■ What you have to do
Nothing but the line with "this 426×284 image." and the lines after it, through the end of the records below, is to be repeated, exactly as it is.

Supplied information section start

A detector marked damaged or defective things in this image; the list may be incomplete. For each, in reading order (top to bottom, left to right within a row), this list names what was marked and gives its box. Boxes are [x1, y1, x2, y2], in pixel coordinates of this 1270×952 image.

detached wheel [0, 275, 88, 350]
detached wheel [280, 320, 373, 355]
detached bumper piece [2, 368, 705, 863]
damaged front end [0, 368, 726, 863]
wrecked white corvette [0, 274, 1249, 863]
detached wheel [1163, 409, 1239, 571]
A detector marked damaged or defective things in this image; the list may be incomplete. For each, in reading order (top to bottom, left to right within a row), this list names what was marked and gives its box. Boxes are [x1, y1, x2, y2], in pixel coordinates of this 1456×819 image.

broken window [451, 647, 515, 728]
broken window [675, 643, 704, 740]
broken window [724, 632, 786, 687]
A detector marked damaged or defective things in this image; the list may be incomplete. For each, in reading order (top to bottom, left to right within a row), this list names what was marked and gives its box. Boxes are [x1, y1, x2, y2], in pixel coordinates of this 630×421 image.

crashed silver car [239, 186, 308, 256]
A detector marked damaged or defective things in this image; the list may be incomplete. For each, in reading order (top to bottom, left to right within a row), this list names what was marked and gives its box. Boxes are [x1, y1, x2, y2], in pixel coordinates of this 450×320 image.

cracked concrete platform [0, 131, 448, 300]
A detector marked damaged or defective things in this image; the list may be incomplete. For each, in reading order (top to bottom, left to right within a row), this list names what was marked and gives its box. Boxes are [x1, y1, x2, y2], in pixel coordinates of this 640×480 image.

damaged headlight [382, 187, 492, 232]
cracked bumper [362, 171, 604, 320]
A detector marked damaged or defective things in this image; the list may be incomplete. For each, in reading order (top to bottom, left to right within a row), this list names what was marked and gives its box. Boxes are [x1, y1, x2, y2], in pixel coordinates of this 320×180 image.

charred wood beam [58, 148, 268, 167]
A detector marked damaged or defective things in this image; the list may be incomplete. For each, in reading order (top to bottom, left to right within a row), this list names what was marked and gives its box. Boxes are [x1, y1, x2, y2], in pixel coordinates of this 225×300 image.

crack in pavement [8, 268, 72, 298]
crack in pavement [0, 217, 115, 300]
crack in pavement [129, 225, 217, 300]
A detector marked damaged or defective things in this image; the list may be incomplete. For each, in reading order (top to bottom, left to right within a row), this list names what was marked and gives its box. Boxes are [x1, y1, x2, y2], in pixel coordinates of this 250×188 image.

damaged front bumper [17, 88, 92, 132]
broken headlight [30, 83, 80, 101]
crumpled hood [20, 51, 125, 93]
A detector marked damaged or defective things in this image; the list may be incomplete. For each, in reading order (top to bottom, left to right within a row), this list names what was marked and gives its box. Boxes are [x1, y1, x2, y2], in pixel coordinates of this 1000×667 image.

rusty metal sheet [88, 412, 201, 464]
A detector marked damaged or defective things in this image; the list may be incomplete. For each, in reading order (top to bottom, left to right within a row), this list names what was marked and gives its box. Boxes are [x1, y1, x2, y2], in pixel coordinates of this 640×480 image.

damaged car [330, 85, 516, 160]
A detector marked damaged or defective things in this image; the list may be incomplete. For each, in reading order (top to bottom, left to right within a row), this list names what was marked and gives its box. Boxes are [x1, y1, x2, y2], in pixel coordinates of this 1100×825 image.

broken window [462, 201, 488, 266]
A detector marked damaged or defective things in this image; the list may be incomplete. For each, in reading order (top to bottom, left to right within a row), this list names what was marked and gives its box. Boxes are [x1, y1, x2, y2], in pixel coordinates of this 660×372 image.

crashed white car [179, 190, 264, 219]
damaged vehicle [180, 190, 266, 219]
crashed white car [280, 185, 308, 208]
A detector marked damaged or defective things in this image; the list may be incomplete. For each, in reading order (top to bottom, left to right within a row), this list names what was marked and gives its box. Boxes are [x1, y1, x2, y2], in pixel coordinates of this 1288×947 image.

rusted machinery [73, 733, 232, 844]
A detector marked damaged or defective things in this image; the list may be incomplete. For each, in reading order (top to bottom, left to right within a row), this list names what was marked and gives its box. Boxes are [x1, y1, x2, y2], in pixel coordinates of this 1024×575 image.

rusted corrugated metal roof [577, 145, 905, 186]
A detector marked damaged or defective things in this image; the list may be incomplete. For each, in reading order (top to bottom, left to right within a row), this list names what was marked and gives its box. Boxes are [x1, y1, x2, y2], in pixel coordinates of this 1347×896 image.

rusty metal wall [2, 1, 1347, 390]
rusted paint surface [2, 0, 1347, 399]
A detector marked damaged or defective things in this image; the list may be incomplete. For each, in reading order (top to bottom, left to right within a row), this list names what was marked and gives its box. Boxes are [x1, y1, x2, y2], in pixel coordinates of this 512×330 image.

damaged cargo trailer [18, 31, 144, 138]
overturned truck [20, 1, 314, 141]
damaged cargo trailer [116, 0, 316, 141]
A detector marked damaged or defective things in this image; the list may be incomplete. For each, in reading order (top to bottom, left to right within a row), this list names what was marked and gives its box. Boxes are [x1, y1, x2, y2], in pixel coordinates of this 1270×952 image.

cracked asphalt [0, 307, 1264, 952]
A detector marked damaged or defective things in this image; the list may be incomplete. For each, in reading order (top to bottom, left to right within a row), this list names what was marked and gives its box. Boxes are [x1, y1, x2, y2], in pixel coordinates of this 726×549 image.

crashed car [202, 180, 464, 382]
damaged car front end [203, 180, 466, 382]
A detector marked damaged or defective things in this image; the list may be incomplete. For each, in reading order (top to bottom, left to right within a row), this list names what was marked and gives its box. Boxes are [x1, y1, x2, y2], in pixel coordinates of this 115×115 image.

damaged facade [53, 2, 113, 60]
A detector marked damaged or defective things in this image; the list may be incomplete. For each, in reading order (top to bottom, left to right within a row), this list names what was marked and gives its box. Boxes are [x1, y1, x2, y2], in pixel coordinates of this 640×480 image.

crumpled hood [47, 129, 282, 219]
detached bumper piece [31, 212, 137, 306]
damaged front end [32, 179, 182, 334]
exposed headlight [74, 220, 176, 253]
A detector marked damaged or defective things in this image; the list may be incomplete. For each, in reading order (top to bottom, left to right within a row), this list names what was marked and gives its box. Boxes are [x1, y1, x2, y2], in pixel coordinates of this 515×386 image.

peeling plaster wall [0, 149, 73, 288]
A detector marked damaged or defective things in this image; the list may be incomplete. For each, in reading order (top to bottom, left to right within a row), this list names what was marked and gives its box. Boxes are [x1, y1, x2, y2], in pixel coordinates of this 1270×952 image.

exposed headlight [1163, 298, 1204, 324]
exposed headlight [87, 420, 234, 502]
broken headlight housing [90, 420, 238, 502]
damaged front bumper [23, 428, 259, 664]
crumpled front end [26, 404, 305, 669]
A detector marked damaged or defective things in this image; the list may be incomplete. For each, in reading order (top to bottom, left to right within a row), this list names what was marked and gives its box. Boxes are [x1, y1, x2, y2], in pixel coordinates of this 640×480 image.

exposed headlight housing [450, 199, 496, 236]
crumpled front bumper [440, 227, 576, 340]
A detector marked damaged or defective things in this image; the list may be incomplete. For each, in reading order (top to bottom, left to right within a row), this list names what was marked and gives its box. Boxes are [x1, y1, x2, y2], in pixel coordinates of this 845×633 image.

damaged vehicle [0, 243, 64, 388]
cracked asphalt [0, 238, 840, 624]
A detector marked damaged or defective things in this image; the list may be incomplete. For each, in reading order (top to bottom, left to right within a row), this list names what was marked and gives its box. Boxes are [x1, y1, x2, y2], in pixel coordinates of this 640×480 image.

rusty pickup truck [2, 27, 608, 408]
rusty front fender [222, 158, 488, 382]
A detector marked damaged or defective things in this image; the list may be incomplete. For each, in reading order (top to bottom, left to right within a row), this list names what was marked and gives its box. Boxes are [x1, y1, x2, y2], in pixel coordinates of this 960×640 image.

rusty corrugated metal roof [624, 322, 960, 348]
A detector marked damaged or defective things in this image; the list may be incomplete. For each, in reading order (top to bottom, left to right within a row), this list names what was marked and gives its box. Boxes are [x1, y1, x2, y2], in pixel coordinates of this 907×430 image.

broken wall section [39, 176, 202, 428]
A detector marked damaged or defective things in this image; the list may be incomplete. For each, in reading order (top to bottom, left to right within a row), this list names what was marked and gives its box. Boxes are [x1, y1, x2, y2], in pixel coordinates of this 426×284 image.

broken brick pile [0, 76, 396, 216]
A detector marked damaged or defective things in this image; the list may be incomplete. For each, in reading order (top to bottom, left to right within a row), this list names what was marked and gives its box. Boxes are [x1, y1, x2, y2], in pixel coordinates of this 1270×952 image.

Supplied information section end

■ Solved exercise
A detector marked damaged or defective things in this image; the list may be incomplete. For each, in reading order (top to bottom, left to right within a row), this list names what was marked and gives its box. Boxes are [x1, y1, x2, y2], in pixel coordinates of this 426×284 image.

broken brick pile [0, 76, 396, 216]
A detector marked damaged or defective things in this image; the list may be incomplete. For each, in reading order (top to bottom, left to right within a row), this list names what was marked and gives its box. Boxes are [x1, y1, x2, y2], in pixel coordinates of this 1270×952 image.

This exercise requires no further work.